What the task asks » Reproduce verbatim the lines of the material below, starting at the line with "common name: american marten" and ending at the line with "genus: Trichosurus", both inclusive; skip the rest.

Recorded information »
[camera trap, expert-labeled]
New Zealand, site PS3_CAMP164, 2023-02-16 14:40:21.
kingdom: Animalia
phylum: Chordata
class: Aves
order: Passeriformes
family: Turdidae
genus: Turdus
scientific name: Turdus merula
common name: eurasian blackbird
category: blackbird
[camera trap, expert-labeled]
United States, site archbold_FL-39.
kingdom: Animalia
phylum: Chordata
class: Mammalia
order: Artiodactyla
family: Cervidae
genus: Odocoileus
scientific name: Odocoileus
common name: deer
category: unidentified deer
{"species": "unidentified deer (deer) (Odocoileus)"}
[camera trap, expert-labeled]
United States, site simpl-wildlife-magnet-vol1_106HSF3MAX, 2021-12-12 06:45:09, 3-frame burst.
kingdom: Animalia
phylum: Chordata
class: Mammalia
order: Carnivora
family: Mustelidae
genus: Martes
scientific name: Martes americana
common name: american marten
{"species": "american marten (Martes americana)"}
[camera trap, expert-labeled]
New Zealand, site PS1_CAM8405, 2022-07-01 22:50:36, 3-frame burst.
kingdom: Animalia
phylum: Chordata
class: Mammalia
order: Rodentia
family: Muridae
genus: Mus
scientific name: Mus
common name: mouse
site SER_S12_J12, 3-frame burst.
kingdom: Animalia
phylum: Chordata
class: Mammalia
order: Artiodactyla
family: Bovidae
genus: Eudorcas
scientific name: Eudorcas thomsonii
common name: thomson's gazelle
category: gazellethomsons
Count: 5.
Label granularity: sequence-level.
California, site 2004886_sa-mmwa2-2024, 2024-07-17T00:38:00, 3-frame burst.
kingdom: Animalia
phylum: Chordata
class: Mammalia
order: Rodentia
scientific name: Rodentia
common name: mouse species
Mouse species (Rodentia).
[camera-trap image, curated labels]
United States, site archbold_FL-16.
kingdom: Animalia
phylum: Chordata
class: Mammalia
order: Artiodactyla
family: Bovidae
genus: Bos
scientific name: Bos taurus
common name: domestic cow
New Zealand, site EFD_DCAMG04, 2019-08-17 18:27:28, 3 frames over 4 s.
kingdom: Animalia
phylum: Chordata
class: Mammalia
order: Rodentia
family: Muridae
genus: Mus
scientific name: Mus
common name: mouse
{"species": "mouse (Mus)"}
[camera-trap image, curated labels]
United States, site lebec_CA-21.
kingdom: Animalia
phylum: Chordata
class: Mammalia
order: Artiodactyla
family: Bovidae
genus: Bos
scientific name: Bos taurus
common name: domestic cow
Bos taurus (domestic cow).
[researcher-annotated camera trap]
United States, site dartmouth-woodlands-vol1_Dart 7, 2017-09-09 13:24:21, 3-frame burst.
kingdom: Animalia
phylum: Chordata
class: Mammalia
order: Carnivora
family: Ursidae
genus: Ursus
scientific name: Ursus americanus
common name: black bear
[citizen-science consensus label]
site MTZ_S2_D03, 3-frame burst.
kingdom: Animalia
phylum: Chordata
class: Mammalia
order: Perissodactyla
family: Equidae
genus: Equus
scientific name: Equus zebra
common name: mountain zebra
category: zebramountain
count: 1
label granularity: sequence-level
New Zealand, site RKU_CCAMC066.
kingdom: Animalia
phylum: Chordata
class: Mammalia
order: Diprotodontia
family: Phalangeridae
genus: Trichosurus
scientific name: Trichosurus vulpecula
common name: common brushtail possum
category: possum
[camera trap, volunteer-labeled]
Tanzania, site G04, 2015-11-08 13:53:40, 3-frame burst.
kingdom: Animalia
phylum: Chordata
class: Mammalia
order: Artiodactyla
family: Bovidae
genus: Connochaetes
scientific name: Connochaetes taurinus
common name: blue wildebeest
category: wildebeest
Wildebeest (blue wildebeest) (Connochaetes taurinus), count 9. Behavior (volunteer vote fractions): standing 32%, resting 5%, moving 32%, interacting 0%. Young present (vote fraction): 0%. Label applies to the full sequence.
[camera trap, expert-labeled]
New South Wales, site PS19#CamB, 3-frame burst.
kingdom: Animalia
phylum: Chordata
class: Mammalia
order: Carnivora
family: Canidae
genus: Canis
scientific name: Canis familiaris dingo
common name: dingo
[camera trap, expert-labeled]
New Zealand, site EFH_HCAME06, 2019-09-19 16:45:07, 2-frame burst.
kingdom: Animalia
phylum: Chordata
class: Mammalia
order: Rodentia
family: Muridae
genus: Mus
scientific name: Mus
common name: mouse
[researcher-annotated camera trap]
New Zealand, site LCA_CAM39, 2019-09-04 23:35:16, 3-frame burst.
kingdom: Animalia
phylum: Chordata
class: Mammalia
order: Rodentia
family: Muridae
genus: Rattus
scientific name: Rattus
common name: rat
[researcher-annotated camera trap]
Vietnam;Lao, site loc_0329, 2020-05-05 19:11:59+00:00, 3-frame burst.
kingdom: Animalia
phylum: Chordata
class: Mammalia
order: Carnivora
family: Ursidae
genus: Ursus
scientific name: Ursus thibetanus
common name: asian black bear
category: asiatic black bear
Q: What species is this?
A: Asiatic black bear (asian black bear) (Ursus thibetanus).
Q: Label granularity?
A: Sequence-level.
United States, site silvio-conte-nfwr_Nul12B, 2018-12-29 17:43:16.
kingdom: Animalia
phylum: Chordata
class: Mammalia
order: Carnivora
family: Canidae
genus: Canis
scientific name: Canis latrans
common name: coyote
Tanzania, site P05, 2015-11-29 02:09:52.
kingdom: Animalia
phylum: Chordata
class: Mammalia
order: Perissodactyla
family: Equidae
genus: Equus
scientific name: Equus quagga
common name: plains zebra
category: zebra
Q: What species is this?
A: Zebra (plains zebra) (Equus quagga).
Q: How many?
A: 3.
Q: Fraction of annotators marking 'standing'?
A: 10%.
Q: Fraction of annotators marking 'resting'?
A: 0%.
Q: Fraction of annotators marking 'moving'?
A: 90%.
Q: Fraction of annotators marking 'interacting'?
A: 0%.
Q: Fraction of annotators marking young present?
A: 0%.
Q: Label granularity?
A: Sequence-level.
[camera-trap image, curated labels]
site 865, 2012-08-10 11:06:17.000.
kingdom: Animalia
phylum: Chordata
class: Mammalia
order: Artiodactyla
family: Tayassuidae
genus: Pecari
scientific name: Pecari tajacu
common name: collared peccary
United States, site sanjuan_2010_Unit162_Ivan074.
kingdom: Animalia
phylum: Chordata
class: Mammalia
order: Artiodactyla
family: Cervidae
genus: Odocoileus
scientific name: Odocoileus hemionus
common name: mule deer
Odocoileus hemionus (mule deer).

Response for this exercise »
common name: american marten
{"species": "american marten (Martes americana)"}
[camera trap, expert-labeled]
New Zealand, site PS1_CAM8405, 2022-07-01 22:50:36, 3-frame burst.
kingdom: Animalia
phylum: Chordata
class: Mammalia
order: Rodentia
family: Muridae
genus: Mus
scientific name: Mus
common name: mouse
site SER_S12_J12, 3-frame burst.
kingdom: Animalia
phylum: Chordata
class: Mammalia
order: Artiodactyla
family: Bovidae
genus: Eudorcas
scientific name: Eudorcas thomsonii
common name: thomson's gazelle
category: gazellethomsons
Count: 5.
Label granularity: sequence-level.
California, site 2004886_sa-mmwa2-2024, 2024-07-17T00:38:00, 3-frame burst.
kingdom: Animalia
phylum: Chordata
class: Mammalia
order: Rodentia
scientific name: Rodentia
common name: mouse species
Mouse species (Rodentia).
[camera-trap image, curated labels]
United States, site archbold_FL-16.
kingdom: Animalia
phylum: Chordata
class: Mammalia
order: Artiodactyla
family: Bovidae
genus: Bos
scientific name: Bos taurus
common name: domestic cow
New Zealand, site EFD_DCAMG04, 2019-08-17 18:27:28, 3 frames over 4 s.
kingdom: Animalia
phylum: Chordata
class: Mammalia
order: Rodentia
family: Muridae
genus: Mus
scientific name: Mus
common name: mouse
{"species": "mouse (Mus)"}
[camera-trap image, curated labels]
United States, site lebec_CA-21.
kingdom: Animalia
phylum: Chordata
class: Mammalia
order: Artiodactyla
family: Bovidae
genus: Bos
scientific name: Bos taurus
common name: domestic cow
Bos taurus (domestic cow).
[researcher-annotated camera trap]
United States, site dartmouth-woodlands-vol1_Dart 7, 2017-09-09 13:24:21, 3-frame burst.
kingdom: Animalia
phylum: Chordata
class: Mammalia
order: Carnivora
family: Ursidae
genus: Ursus
scientific name: Ursus americanus
common name: black bear
[citizen-science consensus label]
site MTZ_S2_D03, 3-frame burst.
kingdom: Animalia
phylum: Chordata
class: Mammalia
order: Perissodactyla
family: Equidae
genus: Equus
scientific name: Equus zebra
common name: mountain zebra
category: zebramountain
count: 1
label granularity: sequence-level
New Zealand, site RKU_CCAMC066.
kingdom: Animalia
phylum: Chordata
class: Mammalia
order: Diprotodontia
family: Phalangeridae
genus: Trichosurus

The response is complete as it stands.